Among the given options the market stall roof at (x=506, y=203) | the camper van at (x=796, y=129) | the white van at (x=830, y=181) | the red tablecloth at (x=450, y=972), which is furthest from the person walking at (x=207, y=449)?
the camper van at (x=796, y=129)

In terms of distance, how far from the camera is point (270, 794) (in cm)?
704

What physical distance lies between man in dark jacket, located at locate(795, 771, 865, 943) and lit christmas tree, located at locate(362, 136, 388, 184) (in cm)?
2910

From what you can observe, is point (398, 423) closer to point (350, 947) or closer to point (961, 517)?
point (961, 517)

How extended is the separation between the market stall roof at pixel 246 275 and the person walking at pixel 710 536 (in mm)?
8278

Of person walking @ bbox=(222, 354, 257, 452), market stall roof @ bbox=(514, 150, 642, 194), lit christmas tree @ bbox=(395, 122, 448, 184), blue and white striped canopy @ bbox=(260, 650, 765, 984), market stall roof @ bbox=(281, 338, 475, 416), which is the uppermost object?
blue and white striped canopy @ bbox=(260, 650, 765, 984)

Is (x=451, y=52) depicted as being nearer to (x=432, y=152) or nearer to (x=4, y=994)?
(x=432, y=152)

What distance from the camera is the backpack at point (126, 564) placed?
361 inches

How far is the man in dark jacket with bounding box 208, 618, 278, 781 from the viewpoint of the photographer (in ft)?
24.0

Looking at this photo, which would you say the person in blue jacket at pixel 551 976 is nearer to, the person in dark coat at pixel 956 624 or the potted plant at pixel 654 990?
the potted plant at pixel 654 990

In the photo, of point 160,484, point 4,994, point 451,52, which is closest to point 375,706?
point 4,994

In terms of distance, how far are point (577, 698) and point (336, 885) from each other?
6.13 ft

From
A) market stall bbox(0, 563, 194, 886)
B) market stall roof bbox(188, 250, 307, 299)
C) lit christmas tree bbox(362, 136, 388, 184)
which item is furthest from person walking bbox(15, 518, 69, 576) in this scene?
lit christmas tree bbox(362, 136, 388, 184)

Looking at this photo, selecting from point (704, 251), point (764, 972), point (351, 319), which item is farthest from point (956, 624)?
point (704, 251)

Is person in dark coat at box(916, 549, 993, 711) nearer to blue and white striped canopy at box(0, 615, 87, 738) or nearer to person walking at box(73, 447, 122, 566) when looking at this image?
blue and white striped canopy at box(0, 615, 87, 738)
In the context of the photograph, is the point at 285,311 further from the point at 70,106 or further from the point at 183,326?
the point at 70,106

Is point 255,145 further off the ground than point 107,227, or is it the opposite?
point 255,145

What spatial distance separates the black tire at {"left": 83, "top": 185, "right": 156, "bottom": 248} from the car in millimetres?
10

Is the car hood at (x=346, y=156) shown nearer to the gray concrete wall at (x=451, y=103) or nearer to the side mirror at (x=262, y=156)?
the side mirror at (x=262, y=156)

========

## YOUR INSTRUCTIONS:
Rewrite all of the records above, changing every "market stall roof" to "market stall awning" and leaving everything else as it is.

## THE REPLY:
Among the given options the market stall awning at (x=506, y=203) | the camper van at (x=796, y=129) | the white van at (x=830, y=181) | the red tablecloth at (x=450, y=972), which is furthest from the person walking at (x=207, y=449)?
the camper van at (x=796, y=129)

In terms of distance, how far from the camera is point (270, 794) (in cm)?
704

What physical distance lies between man in dark jacket, located at locate(795, 771, 865, 943) and lit christmas tree, located at locate(362, 136, 388, 184) (in cm)?
2910

From what you can observe, is point (398, 423) closer to point (350, 947) or closer to point (961, 517)?
point (961, 517)

How extended is the separation between the market stall awning at pixel 246 275 and the person walking at pixel 710 536 (in mm)?
8278

Of person walking @ bbox=(222, 354, 257, 452), market stall awning @ bbox=(514, 150, 642, 194), lit christmas tree @ bbox=(395, 122, 448, 184), blue and white striped canopy @ bbox=(260, 650, 765, 984), market stall awning @ bbox=(281, 338, 475, 416), which is the uppermost object?
blue and white striped canopy @ bbox=(260, 650, 765, 984)

Is (x=451, y=52) depicted as being nearer to (x=432, y=152) or nearer to (x=4, y=994)?
(x=432, y=152)

What distance from the camera is the backpack at point (126, 564) placed?
361 inches

How far is the man in dark jacket with bounding box 208, 618, 278, 781 from the viewpoint of the photographer (in ft)?
24.0

Looking at this photo, which would you say the person in blue jacket at pixel 551 976 is nearer to, the person in dark coat at pixel 956 624 or the potted plant at pixel 654 990?
the potted plant at pixel 654 990

In the photo, of point 160,484, point 4,994, point 451,52, which is closest to point 375,706?
point 4,994

In terms of distance, how far are point (577, 698) and point (336, 885) from each other?
6.13 ft

From
A) market stall bbox(0, 563, 194, 886)
B) market stall awning bbox(188, 250, 307, 299)
C) lit christmas tree bbox(362, 136, 388, 184)
which item is furthest from person walking bbox(15, 518, 69, 576) in this scene?
lit christmas tree bbox(362, 136, 388, 184)

Looking at this photo, selecting from point (704, 251), point (764, 972), point (351, 319), which item is farthest from point (956, 624)?
point (704, 251)

Is person in dark coat at box(916, 549, 993, 711) nearer to blue and white striped canopy at box(0, 615, 87, 738) or nearer to person walking at box(73, 447, 122, 566) when looking at this image?
blue and white striped canopy at box(0, 615, 87, 738)
In the context of the photograph, is the point at 285,311 further from the point at 70,106 or further from the point at 183,326?
the point at 70,106

Is point 255,145 further off the ground than point 107,227, or is it the opposite?
point 255,145

What spatial distance separates the black tire at {"left": 83, "top": 185, "right": 156, "bottom": 248} from the car in millimetres?
10

Is the car hood at (x=346, y=156) shown nearer to the gray concrete wall at (x=451, y=103) or nearer to the side mirror at (x=262, y=156)?
the side mirror at (x=262, y=156)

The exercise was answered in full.